Depending on the project that is chosen, there is a possibility for a lot of hardware. Breadboard circuits work, but at the high speeds that we wish our FPGA projects to run at, breadboard design can easily be flawed. Even tinned wire can make a poor connection if not taken care of properly. This can be a leading cause for ghost problems that can take over a project. Printed circuit boards or PCBs are a wonder way to take care of this headache. Components are grouped together on a rigid fibreglass board and soldered to give a constant high quality electrical connection. Copper foil is bonded to the board and selectively removed during manufacturing to leave user defined "traces" which electrically link all of the components together as required. Some boards have only one side of copper traces and termed single-sided PCBs. Other boards have two or more layers. With two layers, or double-sided boards, a single fibreglass board has copper bonded on both sides. One trace can be connected to another trace on the other side of the board by a hole drilled in the fibreglass which is then plated with copper. This is known as a "via". Since holes must be drilled before vias can be made, the PCB end fabricator must bond the copper in these vias themself. This process takes a large number of specialized chemicals and processes which are impractical to us. Multi-layer boards, (greater than 2 layers), build on this process. For example, a 4 layer board is two double-sided boards which are then sandwiched together with an insulating layer of fibreglass between the two inside layers of copper traces. Traces are then connected similarly with vias. This Application Note assumes that single-sided boards would be built for EE552.

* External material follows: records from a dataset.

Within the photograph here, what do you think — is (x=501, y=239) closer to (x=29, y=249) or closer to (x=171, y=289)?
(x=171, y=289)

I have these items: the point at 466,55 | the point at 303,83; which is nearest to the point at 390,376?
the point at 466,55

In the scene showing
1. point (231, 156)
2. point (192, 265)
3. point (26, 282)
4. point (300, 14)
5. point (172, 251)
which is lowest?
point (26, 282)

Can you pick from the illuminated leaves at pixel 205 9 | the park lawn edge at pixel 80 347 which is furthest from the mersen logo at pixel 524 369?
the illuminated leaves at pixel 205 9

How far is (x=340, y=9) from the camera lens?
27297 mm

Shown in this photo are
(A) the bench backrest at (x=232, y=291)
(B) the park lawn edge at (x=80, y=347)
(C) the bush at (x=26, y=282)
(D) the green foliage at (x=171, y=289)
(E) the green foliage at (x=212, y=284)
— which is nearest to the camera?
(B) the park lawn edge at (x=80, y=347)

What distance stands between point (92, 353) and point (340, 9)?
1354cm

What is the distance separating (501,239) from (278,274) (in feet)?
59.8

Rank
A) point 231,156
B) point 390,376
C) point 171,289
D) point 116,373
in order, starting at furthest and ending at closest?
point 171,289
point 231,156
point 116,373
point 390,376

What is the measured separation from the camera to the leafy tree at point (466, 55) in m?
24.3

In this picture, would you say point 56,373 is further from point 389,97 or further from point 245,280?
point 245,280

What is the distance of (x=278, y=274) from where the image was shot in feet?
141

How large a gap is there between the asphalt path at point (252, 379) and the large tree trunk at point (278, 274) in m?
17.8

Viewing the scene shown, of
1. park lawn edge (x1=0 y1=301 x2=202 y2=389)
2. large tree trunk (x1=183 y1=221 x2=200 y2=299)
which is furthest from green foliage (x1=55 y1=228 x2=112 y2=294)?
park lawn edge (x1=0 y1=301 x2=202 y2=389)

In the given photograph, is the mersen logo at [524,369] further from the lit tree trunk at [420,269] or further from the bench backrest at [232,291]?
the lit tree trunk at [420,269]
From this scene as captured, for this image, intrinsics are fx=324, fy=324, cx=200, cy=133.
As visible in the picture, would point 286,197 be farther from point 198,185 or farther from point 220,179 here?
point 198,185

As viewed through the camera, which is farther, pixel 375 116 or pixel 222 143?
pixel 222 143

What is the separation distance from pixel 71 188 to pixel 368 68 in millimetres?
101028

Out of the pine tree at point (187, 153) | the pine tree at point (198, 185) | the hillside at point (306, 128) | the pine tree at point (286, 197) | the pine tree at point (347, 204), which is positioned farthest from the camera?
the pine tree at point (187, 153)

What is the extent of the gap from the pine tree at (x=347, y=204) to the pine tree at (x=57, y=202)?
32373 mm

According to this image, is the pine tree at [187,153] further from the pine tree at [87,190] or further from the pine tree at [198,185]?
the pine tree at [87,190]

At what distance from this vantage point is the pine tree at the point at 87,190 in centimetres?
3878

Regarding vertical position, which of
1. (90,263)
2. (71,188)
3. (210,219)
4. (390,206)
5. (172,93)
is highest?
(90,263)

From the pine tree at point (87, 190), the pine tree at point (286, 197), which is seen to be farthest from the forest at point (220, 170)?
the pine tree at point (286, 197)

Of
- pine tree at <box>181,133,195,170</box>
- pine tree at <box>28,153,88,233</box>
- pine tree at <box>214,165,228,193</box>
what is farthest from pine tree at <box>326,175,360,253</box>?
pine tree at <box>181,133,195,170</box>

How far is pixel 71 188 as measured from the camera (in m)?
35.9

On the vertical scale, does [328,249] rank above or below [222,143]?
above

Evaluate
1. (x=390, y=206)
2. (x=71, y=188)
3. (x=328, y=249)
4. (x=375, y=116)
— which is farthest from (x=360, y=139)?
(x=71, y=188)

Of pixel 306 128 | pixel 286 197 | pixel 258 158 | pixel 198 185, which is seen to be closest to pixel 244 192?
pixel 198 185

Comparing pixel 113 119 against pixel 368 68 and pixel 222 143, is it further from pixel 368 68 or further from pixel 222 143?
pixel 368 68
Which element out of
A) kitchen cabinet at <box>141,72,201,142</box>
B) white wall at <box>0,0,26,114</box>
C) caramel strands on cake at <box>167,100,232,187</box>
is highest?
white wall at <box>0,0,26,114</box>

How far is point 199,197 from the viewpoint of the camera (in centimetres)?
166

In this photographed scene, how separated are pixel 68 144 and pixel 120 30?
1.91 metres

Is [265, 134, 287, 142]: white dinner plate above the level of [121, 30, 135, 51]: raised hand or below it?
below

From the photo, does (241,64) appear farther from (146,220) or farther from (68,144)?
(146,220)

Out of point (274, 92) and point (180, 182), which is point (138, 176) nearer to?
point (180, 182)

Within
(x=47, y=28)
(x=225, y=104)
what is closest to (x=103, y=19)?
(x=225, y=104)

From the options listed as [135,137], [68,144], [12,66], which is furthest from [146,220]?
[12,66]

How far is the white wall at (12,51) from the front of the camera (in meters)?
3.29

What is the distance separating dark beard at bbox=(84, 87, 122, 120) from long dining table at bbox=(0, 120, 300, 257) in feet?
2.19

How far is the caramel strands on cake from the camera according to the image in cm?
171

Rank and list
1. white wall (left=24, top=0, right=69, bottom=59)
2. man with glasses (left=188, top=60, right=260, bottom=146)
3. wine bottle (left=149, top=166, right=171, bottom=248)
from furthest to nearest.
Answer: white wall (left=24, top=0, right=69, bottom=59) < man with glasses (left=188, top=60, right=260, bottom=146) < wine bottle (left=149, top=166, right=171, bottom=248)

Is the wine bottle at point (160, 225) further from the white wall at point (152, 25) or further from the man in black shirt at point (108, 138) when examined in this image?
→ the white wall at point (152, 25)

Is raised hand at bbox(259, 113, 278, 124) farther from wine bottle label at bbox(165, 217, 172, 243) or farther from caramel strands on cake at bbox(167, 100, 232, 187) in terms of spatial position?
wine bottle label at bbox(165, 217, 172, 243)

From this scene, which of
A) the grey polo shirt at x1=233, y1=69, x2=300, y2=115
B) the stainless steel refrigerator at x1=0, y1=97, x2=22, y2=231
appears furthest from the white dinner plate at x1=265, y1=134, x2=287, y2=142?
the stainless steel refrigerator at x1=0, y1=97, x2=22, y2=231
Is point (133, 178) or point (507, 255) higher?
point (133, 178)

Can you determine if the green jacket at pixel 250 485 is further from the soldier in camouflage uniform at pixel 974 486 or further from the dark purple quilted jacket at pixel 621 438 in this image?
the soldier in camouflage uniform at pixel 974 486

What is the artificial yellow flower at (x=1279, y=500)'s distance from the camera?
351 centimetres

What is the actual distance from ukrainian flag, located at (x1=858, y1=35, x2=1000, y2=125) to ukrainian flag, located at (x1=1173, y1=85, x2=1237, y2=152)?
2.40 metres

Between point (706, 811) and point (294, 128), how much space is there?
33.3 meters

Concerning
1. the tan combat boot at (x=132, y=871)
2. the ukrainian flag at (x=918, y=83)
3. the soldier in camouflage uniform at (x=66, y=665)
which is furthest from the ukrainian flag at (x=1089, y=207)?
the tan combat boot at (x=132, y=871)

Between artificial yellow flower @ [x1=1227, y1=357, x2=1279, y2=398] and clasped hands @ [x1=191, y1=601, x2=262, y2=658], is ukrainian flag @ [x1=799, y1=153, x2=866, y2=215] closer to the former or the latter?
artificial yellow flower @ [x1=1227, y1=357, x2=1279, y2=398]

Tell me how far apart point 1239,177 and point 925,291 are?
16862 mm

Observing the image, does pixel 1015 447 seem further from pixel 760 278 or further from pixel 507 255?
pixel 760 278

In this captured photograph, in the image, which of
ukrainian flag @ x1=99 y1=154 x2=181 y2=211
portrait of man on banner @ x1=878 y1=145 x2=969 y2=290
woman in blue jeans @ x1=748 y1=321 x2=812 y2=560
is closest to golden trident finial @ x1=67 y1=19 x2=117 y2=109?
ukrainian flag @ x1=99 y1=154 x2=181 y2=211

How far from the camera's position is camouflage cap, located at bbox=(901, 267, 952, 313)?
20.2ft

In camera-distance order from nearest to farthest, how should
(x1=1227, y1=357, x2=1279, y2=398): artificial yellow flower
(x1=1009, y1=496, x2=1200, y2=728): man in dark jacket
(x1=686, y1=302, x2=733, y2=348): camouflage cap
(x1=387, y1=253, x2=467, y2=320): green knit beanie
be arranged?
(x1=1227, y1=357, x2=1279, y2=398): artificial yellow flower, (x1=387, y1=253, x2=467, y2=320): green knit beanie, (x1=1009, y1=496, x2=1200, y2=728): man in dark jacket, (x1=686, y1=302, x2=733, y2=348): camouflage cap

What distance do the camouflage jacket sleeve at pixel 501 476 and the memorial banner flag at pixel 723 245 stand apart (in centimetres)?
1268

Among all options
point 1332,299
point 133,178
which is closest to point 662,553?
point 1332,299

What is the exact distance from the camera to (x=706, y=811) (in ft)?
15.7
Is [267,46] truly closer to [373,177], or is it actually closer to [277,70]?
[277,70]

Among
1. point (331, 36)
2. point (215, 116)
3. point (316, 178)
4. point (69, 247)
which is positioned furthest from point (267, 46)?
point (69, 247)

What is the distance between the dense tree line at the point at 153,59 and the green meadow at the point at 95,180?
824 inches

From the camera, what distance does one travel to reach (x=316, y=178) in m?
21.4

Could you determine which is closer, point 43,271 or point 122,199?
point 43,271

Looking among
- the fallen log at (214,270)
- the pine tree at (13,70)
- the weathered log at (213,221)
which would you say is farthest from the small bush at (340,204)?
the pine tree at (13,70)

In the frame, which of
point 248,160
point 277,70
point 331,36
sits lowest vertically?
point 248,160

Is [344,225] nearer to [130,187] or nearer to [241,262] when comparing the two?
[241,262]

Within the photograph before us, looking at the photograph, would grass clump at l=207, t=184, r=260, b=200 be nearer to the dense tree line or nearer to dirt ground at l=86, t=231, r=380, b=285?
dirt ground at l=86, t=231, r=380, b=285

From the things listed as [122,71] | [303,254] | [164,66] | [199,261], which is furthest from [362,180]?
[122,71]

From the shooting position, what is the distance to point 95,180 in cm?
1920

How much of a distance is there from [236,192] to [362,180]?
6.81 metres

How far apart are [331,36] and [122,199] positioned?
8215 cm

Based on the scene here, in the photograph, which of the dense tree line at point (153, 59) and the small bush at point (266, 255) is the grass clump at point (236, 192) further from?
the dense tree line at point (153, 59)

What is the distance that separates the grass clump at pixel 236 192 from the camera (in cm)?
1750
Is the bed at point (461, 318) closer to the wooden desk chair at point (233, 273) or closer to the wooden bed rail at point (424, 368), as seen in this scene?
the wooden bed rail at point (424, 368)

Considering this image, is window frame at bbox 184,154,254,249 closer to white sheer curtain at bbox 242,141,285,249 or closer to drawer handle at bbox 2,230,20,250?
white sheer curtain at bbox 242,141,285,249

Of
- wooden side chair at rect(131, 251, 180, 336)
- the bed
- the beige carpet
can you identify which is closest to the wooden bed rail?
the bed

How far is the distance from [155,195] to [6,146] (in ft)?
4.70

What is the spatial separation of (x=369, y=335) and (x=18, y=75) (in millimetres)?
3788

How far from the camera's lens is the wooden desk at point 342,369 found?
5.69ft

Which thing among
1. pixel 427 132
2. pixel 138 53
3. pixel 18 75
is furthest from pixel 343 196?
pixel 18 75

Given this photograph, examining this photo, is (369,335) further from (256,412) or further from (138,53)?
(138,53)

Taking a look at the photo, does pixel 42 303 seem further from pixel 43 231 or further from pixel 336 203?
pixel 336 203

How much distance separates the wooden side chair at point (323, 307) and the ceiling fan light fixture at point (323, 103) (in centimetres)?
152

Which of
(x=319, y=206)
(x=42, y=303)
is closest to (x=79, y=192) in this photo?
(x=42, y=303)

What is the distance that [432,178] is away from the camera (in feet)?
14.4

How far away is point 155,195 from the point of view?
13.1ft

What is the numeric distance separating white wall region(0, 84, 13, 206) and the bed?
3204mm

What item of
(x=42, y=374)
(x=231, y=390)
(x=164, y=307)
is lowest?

One can easily design their own circuit board on their own computer. Protel Easytrax, a shareware PCD CAD program, allows you the ability to design boards with up to 6 layers. Since we are only interested in one or two layers, this program is more than acceptable. The program runs on IBM compatible machines. The program is available to anyone from Protel's Website. The program comes with its own instruction manual within the compressed set of files. There actually are a number of programs that come with the package. A graphical program sets up the monitor driver for the program. Another allows you to print or created a postrscript file from a file created with the PCB editter.
The only downside to PCB contsruction is the equipment required to produce the boards at home. The process begins with a photo exposing process which requires transparency sheets, special UV light sources, and development chemicals. Then another chemical is required for removing the excess copper from the boards, or etching. The boards must be drilled for any through-hole components. This requires special small scale carbide bits and a drill press to properly drill through the boards. Once the board is done, proper soldering equipment is required to secure your components to the boards. Finally, a sealing chemical called "conformal coat" seals the board from oxidation and improves electrical stability. All of these items can be purchased from your favorite electronics store. Unless you know someone who has at least the hardware required, the unlying costs can be quite large.
The other option is to have a commercial outfit manufacture your boards for you. These companies can do multi-layer boards easily as well as other more professional aspects of design such as silk screened labelling and solder-mask(the green color seen on most boards). There are a number of companies to choose from. The yellow pages lists local companies as well as ones from other cities such as Calgary. Depending on the company, a minimum order may be required.
If you decide to build your own boards at home, then the following is the suggested order of steps to manufacturie your PCBs. After all CAD work is done in the EasyEdit program, open the EasyPlot program. This program allows you to print to a local printer or to a postscript file to use on a postscript printer. Laser printer quality is definitely the lowest resolution required, especially for complicated boards. Other higher resolution methods are available. Under the set-up menu, set the drill guide to 10mils. This gives you a centering mark for drilling pads later. Place an overhead-projector sheet into the printer and print out the circuit board artowrk onto the sheet. Do not continue any further until you can verify that your design is correct.
Now that you have a photo-positive of your artwork, the photo-exposing process can be done. Presensitized Circuit boards are copper clad PCBs with a thin coat of UV sensitive material called photo-resist. The transparency sheet is placed over the this PCB and exposed to UV light for a specified length of time, usually 5 minutes. At this point, the PCB is immersed in a development chemical. Within a minute, the excess photo-resist dissolves off the board. When all of the excess UV material in dissolved, rinse the board in cool water to ensure the process stops. After drying, the board can be placed into an etching solution. This solution eats all of the exposed copper off of the board. All of the copper protected by the UV material will remain in the end to become our traces. Once all of the excess copper is removed, rinse the board again to stop the process. Flus remover is excellent for removing the photo-resist material after the etching process. The etching process doesn't always produce perfect results and you may need to jumper broken traces or use a hobby knife to break trace bridges.
At this point, all holes for mounting the boards and through hole components must be drilled. Carbide bits must be used. Normal steel bits destroy the copper
surrounding the hole. A small motor tool, like a Dremel tool, is perfect for this job. Typical hole sizes for resistors, capacitors and ICs are #64-#66. At
this point the board should be ready for component stuffing. This job requires a good soldering iron as well as solder and even flux. Soldering is a topic
outside of the scope of this Application Note. Once all soldering is complete, use a conformal coating material to seal the board. This will protect it from
normal oxidation as well as accidental shorts.